#### PAGE EXCERPT:
• • • • •
Next, we can write the first equation as
P/K = log(1-theta) + a*theta^2
Ok, so we can take it that far pretty easily. Now, lets first check one thing. Do we have sufficient information to infer the values of all variables?
We have 12 data points, thus 12 combinations of c and P. For each combination of c and P, theta is unknown. So there are 12 unknown values of theta. As well, we don't know the values of a and b, nor do we have the value of K. (Of course, once you give me the values of R and T, I could infer the value of omega.)
So for 12 data points, we have 12+3=15 unknown parameters, and 12*2=24 equations that relate these parameters together.
So in theory, there is sufficient information to estimate all 15 unknowns. Of course, theory and practice often seem to get in the way of each other.
What do we know about the unknown parameters?
We know that theta lies in the interval (0,1). It cannot lie outside of that interval, since otherwise we will see the log of zero or a negative number.
a you said should lie in the interval [0,20].
You told us a range for omega, but since you gave us no information about R or T, we are lost there.
b is also a complete unknown. You gave nothing at all there, except we know it must be positive.
• • • • •
#### SHORT EXERCISE 1:
Retype the passage of the parameter-estimation excerpt starting at "So for 12 data" and ending at "must be positive.".
#### SHORT EXERCISE 2:
Extend the parameter-estimation excerpt by writing what comes after its final sentence.

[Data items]
• • • • •
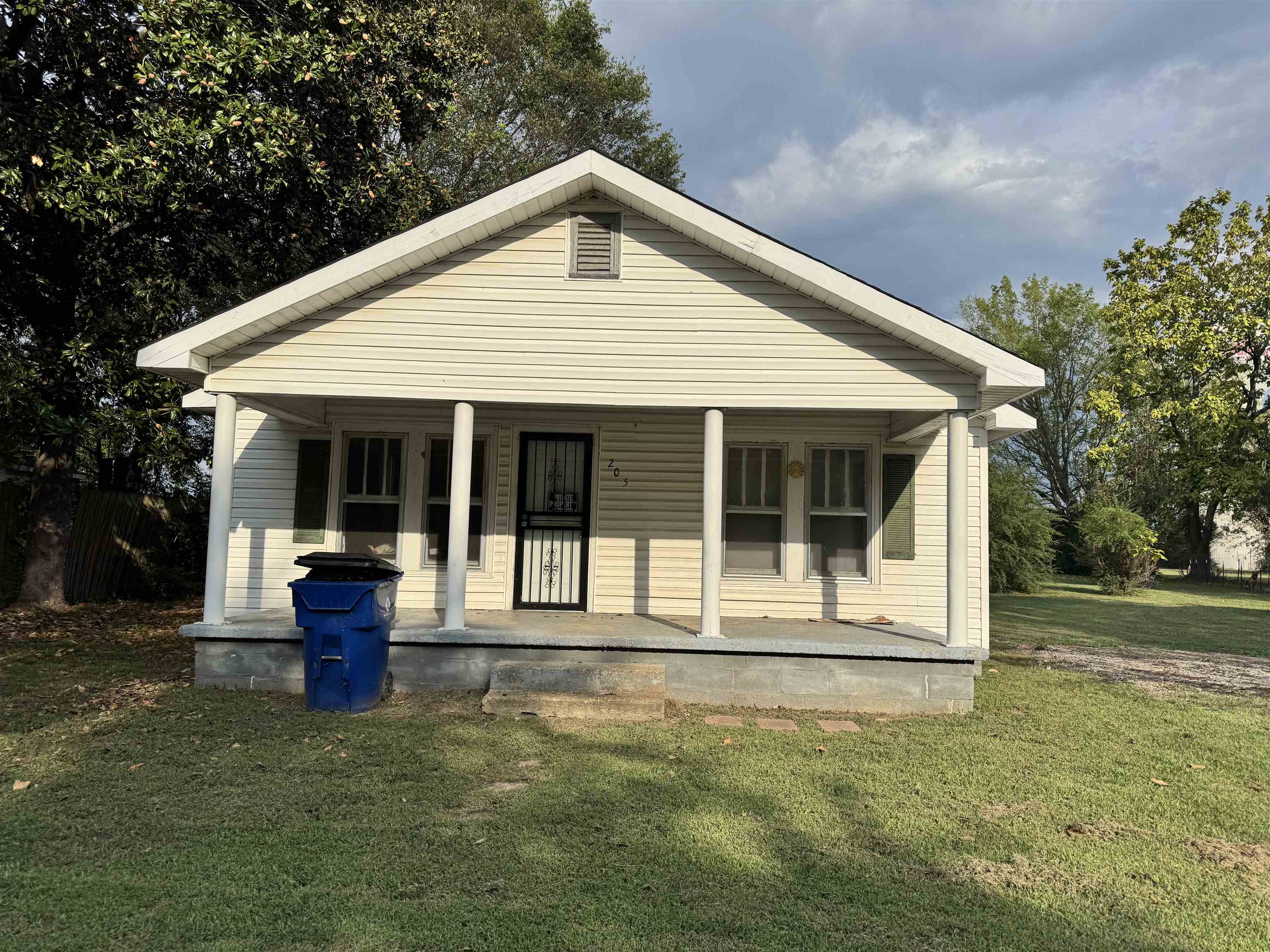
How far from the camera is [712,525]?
7062 millimetres

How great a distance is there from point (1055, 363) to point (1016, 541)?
1674cm

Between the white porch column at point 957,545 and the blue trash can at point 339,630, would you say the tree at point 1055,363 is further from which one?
the blue trash can at point 339,630

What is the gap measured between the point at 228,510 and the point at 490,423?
9.35 ft

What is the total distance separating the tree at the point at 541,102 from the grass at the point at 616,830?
48.4ft

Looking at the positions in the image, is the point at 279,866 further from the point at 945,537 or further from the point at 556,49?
the point at 556,49

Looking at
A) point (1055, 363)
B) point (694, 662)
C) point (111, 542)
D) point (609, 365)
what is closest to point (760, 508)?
point (694, 662)

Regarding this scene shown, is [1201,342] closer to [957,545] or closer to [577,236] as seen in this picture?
[957,545]

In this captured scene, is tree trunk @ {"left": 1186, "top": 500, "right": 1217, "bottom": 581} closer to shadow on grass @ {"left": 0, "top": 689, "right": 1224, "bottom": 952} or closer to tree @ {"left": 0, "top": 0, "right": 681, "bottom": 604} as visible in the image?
tree @ {"left": 0, "top": 0, "right": 681, "bottom": 604}

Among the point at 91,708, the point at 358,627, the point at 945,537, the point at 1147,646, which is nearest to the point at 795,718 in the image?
the point at 945,537

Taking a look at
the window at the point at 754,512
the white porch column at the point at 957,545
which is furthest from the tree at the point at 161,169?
the white porch column at the point at 957,545

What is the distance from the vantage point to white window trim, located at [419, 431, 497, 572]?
8.75 metres

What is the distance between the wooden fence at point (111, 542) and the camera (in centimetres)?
1284

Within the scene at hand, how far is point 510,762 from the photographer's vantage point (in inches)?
205

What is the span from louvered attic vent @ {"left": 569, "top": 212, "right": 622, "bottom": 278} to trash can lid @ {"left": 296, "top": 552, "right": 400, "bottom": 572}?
312 centimetres
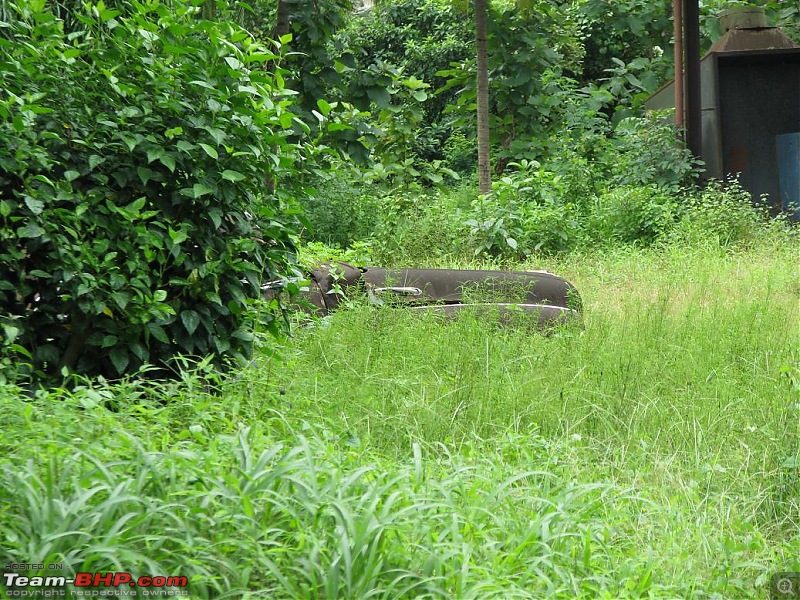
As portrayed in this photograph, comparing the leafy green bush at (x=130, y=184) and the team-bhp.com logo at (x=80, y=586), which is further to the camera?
the leafy green bush at (x=130, y=184)

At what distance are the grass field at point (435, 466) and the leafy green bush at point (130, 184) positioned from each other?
14.7 inches

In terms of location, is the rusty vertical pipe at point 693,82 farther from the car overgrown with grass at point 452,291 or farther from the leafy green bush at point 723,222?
the car overgrown with grass at point 452,291

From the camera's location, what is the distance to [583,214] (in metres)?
13.1

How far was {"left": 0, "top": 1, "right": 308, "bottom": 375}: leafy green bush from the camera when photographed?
418 centimetres

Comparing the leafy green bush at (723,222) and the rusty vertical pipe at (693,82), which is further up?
the rusty vertical pipe at (693,82)

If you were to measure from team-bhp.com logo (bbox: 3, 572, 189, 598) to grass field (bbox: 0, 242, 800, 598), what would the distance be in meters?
0.04

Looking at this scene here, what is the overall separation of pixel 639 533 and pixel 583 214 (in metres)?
10.1

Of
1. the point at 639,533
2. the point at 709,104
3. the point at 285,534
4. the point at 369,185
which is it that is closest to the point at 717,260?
the point at 709,104

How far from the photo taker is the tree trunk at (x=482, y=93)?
12711mm

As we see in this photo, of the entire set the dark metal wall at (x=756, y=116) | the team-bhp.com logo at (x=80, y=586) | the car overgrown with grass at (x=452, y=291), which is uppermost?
the dark metal wall at (x=756, y=116)

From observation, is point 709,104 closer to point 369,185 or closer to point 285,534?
point 369,185

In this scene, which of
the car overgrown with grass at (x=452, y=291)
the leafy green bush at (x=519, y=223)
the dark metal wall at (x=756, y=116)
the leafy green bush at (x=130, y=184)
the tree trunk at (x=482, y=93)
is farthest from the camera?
the dark metal wall at (x=756, y=116)

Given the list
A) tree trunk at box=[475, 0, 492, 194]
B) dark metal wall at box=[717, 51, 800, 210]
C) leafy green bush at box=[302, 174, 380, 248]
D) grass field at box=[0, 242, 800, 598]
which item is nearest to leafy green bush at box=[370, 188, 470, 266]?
leafy green bush at box=[302, 174, 380, 248]

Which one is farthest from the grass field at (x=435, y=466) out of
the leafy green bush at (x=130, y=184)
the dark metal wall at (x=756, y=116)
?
the dark metal wall at (x=756, y=116)
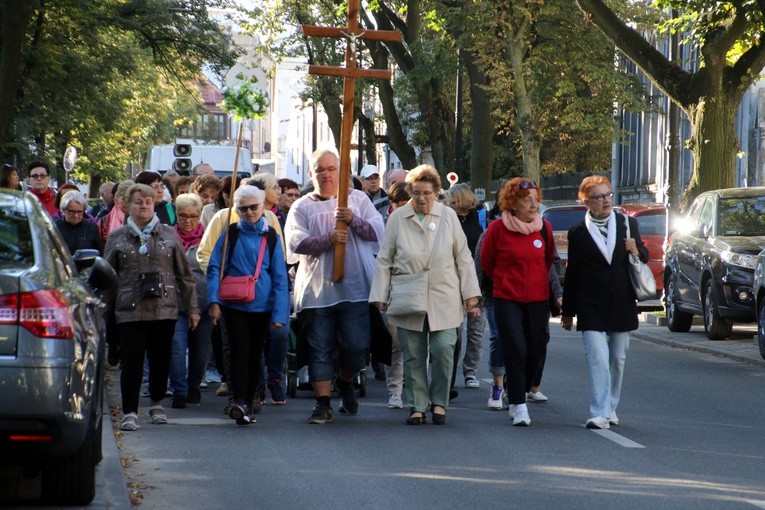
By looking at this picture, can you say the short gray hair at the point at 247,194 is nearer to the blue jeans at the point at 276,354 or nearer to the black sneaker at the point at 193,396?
the blue jeans at the point at 276,354

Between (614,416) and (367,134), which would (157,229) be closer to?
(614,416)

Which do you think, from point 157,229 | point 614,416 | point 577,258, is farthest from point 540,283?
point 157,229

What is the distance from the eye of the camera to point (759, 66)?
918 inches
• • • • •
#### EXERCISE RESULT 1:
So for 12 data points, we have 12+3=15 unknown parameters, and 12*2=24 equations that relate these parameters together.
So in theory, there is sufficient information to estimate all 15 unknowns. Of course, theory and practice often seem to get in the way of each other.
What do we know about the unknown parameters?
We know that theta lies in the interval (0,1). It cannot lie outside of that interval, since otherwise we will see the log of zero or a negative number.
a you said should lie in the interval [0,20].
You told us a range for omega, but since you gave us no information about R or T, we are lost there.
b is also a complete unknown. You gave nothing at all there, except we know it must be positive.

#### EXERCISE RESULT 2:
I think my approach will be to use an optimization tool to pose various values for the unknown constants a, b, and K (and therefore implicitly omega.) Given any value of those three parameters, I now have TWO equations for each value of theta. Find the value of theta in the interval (0,1) which minimizes the errors for those two equations, for EVERY pair (c,P). Once that is done, return the overall sum of squares of residuals to the optimization tool.
This scheme effectively optimizes all 15 parameters at once.
Now, let me take a stab at it...
function [a,b,K,theta] = optimizeparameters(c,P)
% Lacking intelligent starting values for those parameters,
% I'll just pick some.
abk0 = [10,1,1];
% Now call the optimizer. I'll just use fminsearchbnd,
% this will allow me to constrain a, b, and K to be positive.
% I won't set any upper bounds.
LB = [0 0 0];
UB = [inf inf inf];
options= optimset('fminsearch');
options.Display = 'iter';
abkfinal = fminsearchbnd(@abkfun,abk0,LB,UB,options);
% once we know the final values of a, b and K, get theta for those values.
[~,a,b,K,theta] = abkfun(abkfinal);
% a nested function to compute a sum of squares of residuals,
% as well as theta.
function [ssq,a,b,K,theta] = abkfun(abk)
a = abk(1);
b = abk(2);
K = abk(3);
n = numel(c);
% solve for each theta.
theta = zeros(size(c));
ssq = 0;
for i = 1:n
thetafun = @(theta) (log(1-theta) + a*theta^2 - P(i)/K)^2 + ...
(log(b) + log(c(i)) - log(theta) + log(1-theta) + 2*a*theta).^2;
[theta(i),ssqi] = fminbnd(thetafun,eps,1-eps);
ssq = ssq + ssqi;
end
end
end
Now, lets run the code passing in c and P.
[a,b,K,theta] = optimizeparameters(c,P)
(I've cut away the fminsearch display output here...)
a =
3095.1
b =
8.8421e-11
K =
664.46
theta =
0.0025503
0.0025737
0.0026008
0.0026322
0.0026713
0.0026936
0.0027204
0.0027509
0.0027882
0.0028384
0.0029067
0.0030234
I'll note that you said a should be up to about 20. But I question if you know that limit, since a seems to want to go to around 3000.
Given the value of K, IF you know R and T, then omega is trivial to recover.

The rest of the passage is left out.